## Goal
Copy out every line of the material below word for word, leaving out the pictures.

## Records
— START —
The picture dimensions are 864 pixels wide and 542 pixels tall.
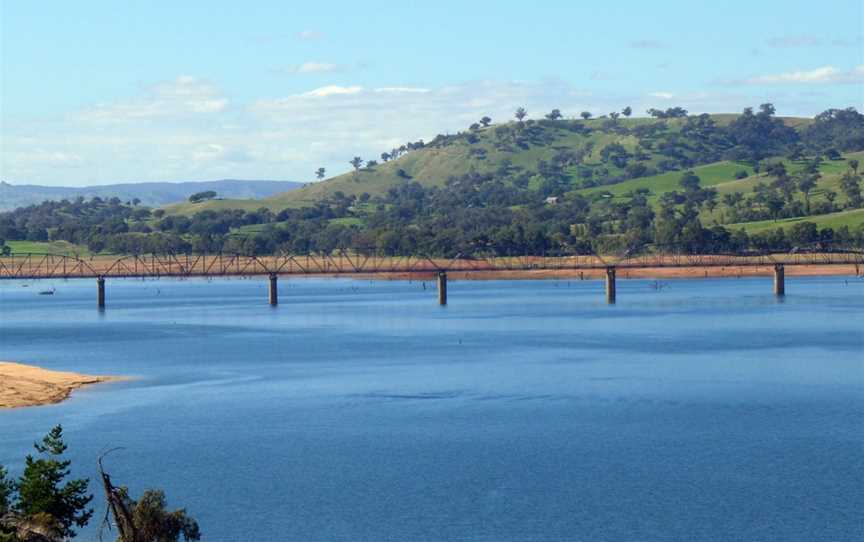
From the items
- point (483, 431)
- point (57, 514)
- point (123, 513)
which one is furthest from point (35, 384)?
— END —
## Full response
The picture dimensions are 864 pixels wide and 542 pixels tall.
From the items
- point (483, 431)
- point (57, 514)
- point (123, 513)
which one is furthest from point (35, 384)?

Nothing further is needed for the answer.